● The problem: Rewrite the rows below, replacing every "x axis" with "horizontal axis" and leaving everything else unchanged.

● Material to process:

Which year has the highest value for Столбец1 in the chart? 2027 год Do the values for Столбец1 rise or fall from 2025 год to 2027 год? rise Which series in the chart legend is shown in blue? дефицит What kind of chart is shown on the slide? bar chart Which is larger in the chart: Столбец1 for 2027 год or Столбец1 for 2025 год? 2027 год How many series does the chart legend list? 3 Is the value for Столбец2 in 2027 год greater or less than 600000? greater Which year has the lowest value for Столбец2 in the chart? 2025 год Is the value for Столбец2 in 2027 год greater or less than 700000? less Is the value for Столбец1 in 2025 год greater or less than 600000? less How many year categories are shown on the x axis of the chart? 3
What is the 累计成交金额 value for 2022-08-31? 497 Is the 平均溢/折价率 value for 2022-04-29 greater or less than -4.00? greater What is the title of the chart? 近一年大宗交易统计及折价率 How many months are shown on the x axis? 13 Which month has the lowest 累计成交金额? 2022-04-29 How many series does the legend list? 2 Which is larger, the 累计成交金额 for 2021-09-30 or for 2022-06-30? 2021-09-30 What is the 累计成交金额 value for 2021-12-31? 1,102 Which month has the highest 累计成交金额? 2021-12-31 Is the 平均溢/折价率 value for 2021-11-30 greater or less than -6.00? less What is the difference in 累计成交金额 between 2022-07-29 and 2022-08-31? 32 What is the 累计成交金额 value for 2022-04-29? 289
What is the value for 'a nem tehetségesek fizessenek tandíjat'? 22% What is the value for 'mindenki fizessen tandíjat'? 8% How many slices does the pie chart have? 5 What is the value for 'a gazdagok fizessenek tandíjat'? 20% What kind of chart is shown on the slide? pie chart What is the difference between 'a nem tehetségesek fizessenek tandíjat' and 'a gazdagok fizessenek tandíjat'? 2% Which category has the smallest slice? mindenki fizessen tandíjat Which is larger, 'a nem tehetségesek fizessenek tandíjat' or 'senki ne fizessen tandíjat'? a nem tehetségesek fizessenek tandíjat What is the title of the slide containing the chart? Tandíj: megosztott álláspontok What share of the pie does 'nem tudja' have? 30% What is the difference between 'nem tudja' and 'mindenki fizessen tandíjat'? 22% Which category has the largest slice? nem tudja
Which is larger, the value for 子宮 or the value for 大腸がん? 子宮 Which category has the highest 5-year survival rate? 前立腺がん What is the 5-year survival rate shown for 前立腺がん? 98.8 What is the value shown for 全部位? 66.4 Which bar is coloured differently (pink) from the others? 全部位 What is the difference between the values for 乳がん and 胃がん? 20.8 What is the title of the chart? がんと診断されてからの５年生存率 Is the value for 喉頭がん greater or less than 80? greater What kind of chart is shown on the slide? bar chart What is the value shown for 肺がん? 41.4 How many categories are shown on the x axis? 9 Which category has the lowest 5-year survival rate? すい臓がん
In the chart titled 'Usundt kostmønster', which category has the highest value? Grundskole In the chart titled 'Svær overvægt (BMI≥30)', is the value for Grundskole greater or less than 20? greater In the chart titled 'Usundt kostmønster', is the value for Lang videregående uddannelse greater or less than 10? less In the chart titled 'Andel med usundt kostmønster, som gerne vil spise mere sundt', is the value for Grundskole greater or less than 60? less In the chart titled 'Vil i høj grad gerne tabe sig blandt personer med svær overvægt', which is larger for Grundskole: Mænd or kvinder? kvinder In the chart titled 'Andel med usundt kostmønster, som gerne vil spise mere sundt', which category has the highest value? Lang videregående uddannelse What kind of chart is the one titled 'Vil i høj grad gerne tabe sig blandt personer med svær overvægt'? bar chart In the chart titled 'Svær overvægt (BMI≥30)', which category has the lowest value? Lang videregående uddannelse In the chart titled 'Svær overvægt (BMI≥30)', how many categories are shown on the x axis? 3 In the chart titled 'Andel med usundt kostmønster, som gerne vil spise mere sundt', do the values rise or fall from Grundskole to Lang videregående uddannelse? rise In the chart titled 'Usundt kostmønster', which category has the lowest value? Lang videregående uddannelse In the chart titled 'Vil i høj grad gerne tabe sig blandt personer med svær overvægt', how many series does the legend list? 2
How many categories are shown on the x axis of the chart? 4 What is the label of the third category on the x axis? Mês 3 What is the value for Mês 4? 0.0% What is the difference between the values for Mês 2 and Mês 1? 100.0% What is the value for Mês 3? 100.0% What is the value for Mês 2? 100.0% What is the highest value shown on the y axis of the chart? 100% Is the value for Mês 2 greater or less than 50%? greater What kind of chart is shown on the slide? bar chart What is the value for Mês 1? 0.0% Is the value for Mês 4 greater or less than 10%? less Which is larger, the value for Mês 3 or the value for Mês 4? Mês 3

● Exercise result:
Which year has the highest value for Столбец1 in the chart? 2027 год Do the values for Столбец1 rise or fall from 2025 год to 2027 год? rise Which series in the chart legend is shown in blue? дефицит What kind of chart is shown on the slide? bar chart Which is larger in the chart: Столбец1 for 2027 год or Столбец1 for 2025 год? 2027 год How many series does the chart legend list? 3 Is the value for Столбец2 in 2027 год greater or less than 600000? greater Which year has the lowest value for Столбец2 in the chart? 2025 год Is the value for Столбец2 in 2027 год greater or less than 700000? less Is the value for Столбец1 in 2025 год greater or less than 600000? less How many year categories are shown on the horizontal axis of the chart? 3
What is the 累计成交金额 value for 2022-08-31? 497 Is the 平均溢/折价率 value for 2022-04-29 greater or less than -4.00? greater What is the title of the chart? 近一年大宗交易统计及折价率 How many months are shown on the horizontal axis? 13 Which month has the lowest 累计成交金额? 2022-04-29 How many series does the legend list? 2 Which is larger, the 累计成交金额 for 2021-09-30 or for 2022-06-30? 2021-09-30 What is the 累计成交金额 value for 2021-12-31? 1,102 Which month has the highest 累计成交金额? 2021-12-31 Is the 平均溢/折价率 value for 2021-11-30 greater or less than -6.00? less What is the difference in 累计成交金额 between 2022-07-29 and 2022-08-31? 32 What is the 累计成交金额 value for 2022-04-29? 289
What is the value for 'a nem tehetségesek fizessenek tandíjat'? 22% What is the value for 'mindenki fizessen tandíjat'? 8% How many slices does the pie chart have? 5 What is the value for 'a gazdagok fizessenek tandíjat'? 20% What kind of chart is shown on the slide? pie chart What is the difference between 'a nem tehetségesek fizessenek tandíjat' and 'a gazdagok fizessenek tandíjat'? 2% Which category has the smallest slice? mindenki fizessen tandíjat Which is larger, 'a nem tehetségesek fizessenek tandíjat' or 'senki ne fizessen tandíjat'? a nem tehetségesek fizessenek tandíjat What is the title of the slide containing the chart? Tandíj: megosztott álláspontok What share of the pie does 'nem tudja' have? 30% What is the difference between 'nem tudja' and 'mindenki fizessen tandíjat'? 22% Which category has the largest slice? nem tudja
Which is larger, the value for 子宮 or the value for 大腸がん? 子宮 Which category has the highest 5-year survival rate? 前立腺がん What is the 5-year survival rate shown for 前立腺がん? 98.8 What is the value shown for 全部位? 66.4 Which bar is coloured differently (pink) from the others? 全部位 What is the difference between the values for 乳がん and 胃がん? 20.8 What is the title of the chart? がんと診断されてからの５年生存率 Is the value for 喉頭がん greater or less than 80? greater What kind of chart is shown on the slide? bar chart What is the value shown for 肺がん? 41.4 How many categories are shown on the horizontal axis? 9 Which category has the lowest 5-year survival rate? すい臓がん
In the chart titled 'Usundt kostmønster', which category has the highest value? Grundskole In the chart titled 'Svær overvægt (BMI≥30)', is the value for Grundskole greater or less than 20? greater In the chart titled 'Usundt kostmønster', is the value for Lang videregående uddannelse greater or less than 10? less In the chart titled 'Andel med usundt kostmønster, som gerne vil spise mere sundt', is the value for Grundskole greater or less than 60? less In the chart titled 'Vil i høj grad gerne tabe sig blandt personer med svær overvægt', which is larger for Grundskole: Mænd or kvinder? kvinder In the chart titled 'Andel med usundt kostmønster, som gerne vil spise mere sundt', which category has the highest value? Lang videregående uddannelse What kind of chart is the one titled 'Vil i høj grad gerne tabe sig blandt personer med svær overvægt'? bar chart In the chart titled 'Svær overvægt (BMI≥30)', which category has the lowest value? Lang videregående uddannelse In the chart titled 'Svær overvægt (BMI≥30)', how many categories are shown on the horizontal axis? 3 In the chart titled 'Andel med usundt kostmønster, som gerne vil spise mere sundt', do the values rise or fall from Grundskole to Lang videregående uddannelse? rise In the chart titled 'Usundt kostmønster', which category has the lowest value? Lang videregående uddannelse In the chart titled 'Vil i høj grad gerne tabe sig blandt personer med svær overvægt', how many series does the legend list? 2
How many categories are shown on the horizontal axis of the chart? 4 What is the label of the third category on the horizontal axis? Mês 3 What is the value for Mês 4? 0.0% What is the difference between the values for Mês 2 and Mês 1? 100.0% What is the value for Mês 3? 100.0% What is the value for Mês 2? 100.0% What is the highest value shown on the y axis of the chart? 100% Is the value for Mês 2 greater or less than 50%? greater What kind of chart is shown on the slide? bar chart What is the value for Mês 1? 0.0% Is the value for Mês 4 greater or less than 10%? less Which is larger, the value for Mês 3 or the value for Mês 4? Mês 3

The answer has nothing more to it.